Nach nicht sachgerecht durchgeführter, ritueller Beschneidung in Saudi-Arabien wurde in einigen Fällen die Entwicklung eines Karzinoms ausgehend von der Zirkumzisionsnarbe beobachtet.[104][105]
Hirsuties papillaris penis
Als Hirsuties papillaris penis werden weißliche, hautfarbene oder rötliche warzenartige Bildungen bezeichnet, die am Eichelrand bis hin zum Vorhautbändchen des Penis des Menschen vorkommen. Etwa 10 bis 20 % der männlichen Bevölkerung sind von diesem harmlosen anatomischen Atavismus betroffen. Die Papillen bilden sich im Laufe der geschlechtlichen Entwicklung aus, vorwiegend in der Pubertät. Sie gelten aus medizinischer Sicht als nicht behandlungsbedürftig, können von den Betroffenen jedoch als ästhetisches Problem wahrgenommen werden. Hinzu kommen Befürchtungen, es handele sich womöglich um eine Geschlechtskrankheit und die Partnerin könnte ablehnend reagieren.[106]

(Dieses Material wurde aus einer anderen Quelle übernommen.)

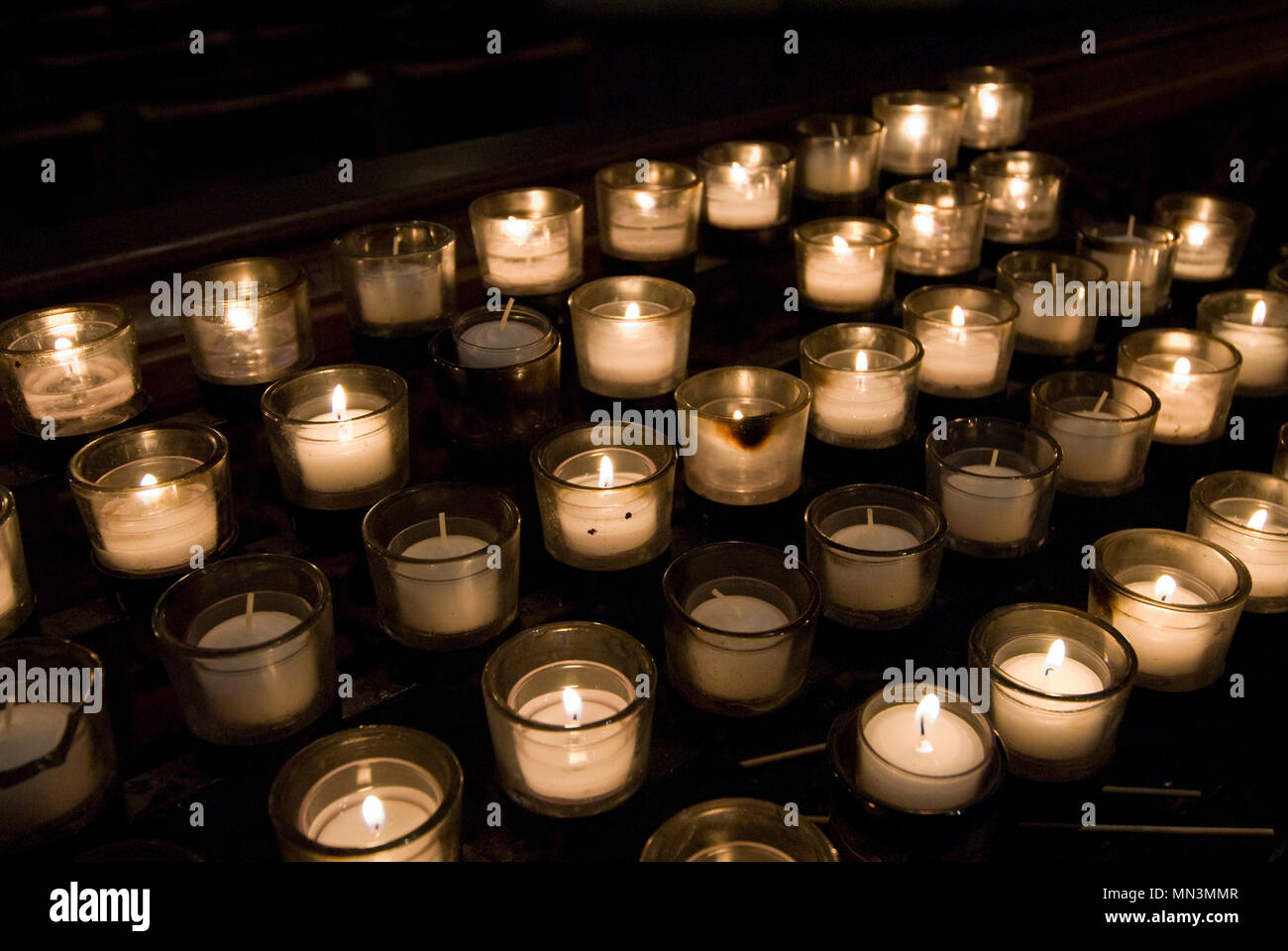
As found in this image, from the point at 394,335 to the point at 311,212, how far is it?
0.24 m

Hirsuties papillaris penis wird häufiger bei unbeschnittenen Männern beobachtet. Der diesem Befund zugrundeliegende Mechanismus ist ungeklärt. Als Erklärung könnte die auf dem Eichelrand aufliegende Vorhaut mit einhergehender Smegmabildung infrage kommen. In einer Studie aus dem Jahr 2009 trat Hirsuties papillaris penis bei beschnittenen Männern seltener auf. Auch konnte ein Rückgang der Papillen nach Durchführung der Zirkumzision im späteren Lebensalter beobachtet werden.[107]

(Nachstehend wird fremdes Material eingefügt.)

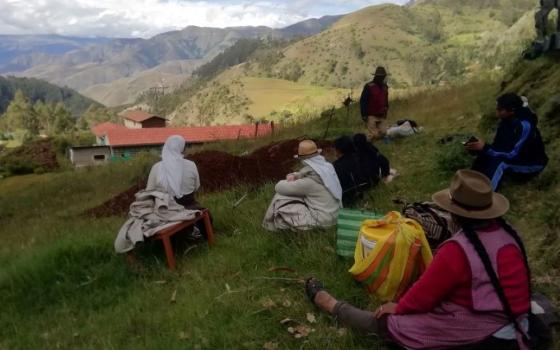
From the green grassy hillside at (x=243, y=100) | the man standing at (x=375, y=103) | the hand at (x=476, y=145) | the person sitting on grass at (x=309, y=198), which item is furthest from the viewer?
the green grassy hillside at (x=243, y=100)

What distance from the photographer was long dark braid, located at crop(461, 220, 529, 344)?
8.70 ft

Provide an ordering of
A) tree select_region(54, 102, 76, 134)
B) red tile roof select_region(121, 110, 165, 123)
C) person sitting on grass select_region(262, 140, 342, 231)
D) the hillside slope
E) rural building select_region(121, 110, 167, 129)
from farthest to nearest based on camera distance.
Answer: the hillside slope, tree select_region(54, 102, 76, 134), red tile roof select_region(121, 110, 165, 123), rural building select_region(121, 110, 167, 129), person sitting on grass select_region(262, 140, 342, 231)

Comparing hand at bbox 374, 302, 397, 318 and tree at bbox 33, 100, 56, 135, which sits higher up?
hand at bbox 374, 302, 397, 318

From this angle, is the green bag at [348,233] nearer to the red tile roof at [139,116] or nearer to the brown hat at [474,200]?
the brown hat at [474,200]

Weibliche Präferenz aus weiblicher sowie aus männlicher Sicht
Zur Präferenz von Frauen veröffentlichten Brian Morris et al. 2019 eine systematische Übersichtsarbeit, welche die Ergebnisse von 29 Studien aus den USA, Australien und verschiedenen Ländern Europas und Afrikas auswertete. In der überwiegenden Mehrheit der Studien drückten die teilnehmenden Frauen eine Präferenz für den beschnittenen Penis aus. Die Hauptgründe für diese Präferenz waren Aussehen, Hygiene, reduziertes Infektionsrisiko und Empfinden bei Vaginalverkehr, manueller Stimulation und Fellatio. Frauen können zudem die Entscheidung für eine Beschneidung erheblich beeinflussen, bei Söhnen, Brüdern, anderen männlichen Familienmitgliedern und Freunden. In Studien, in denen die Motive von Müttern für die Beschneidung ihrer Söhne untersucht wurden, wurden Gesundheit, Krankheitsvorbeugung und Hygiene als Hauptgründe genannt.[108]
Bei einer 2005 veröffentlichten Umfrage unter philippinischen Jungen gaben 11 % der Teilnehmer an, dass ein Grund für die Beschneidung darin bestand, dass Frauen gerne mit einem beschnittenen Mann Geschlechtsverkehr haben. In der kenianischen Provinz Nyanza glaubten im Jahr 2005 55 % der unbeschnittenen Männer, dass Frauen Sex mit beschnittenen Männern mehr genießen würden. Diese Überzeugung war stark mit der Präferenz verbunden, beschnitten zu werden. 2003 gab etwa die Hälfte der Männer aus dem Distrikt Westonaria, Südafrika, an, dass Frauen beschnittene Partner bevorzugen.[109]
Soziale Anpassung
Der Wunsch nach Anpassung ist eine wichtige Motivation für die Beschneidung in einem Umfeld, in dem die Mehrheit der Jungen beschnitten ist. Eine Umfrage in Denver (USA) ergab, dass Eltern von Neugeborenen, insbesondere Väter, soziale Gründe als Hauptmotiv für die Entscheidung zur Beschneidung anführten. Zum Beispiel, wollten sie den Sohn nicht anders als die anderen Jungen aussehen lassen. 90 % der beschnittenen Väter wollten ihren Sohn beschneiden lassen, verglichen mit 23 % der nicht beschnittenen Väter. In einer Umfrage auf den Philippinen, wo die Beschneidung typischerweise im Alter von 10 bis 14 Jahren stattfindet, gaben zwei Drittel der Jungen an, sich nur für die Beschneidung entschieden zu haben, „um nicht unbeschnitten zu sein“. 41 % begründeten, die Beschneidung sei „Teil der Tradition“. In einer südkoreanischen Studie befürchteten 61 % der Befragten, dass sie von ihrem sozialen Umfeld verspottet würden, wenn sie sich nicht beschneiden lassen würden.[110]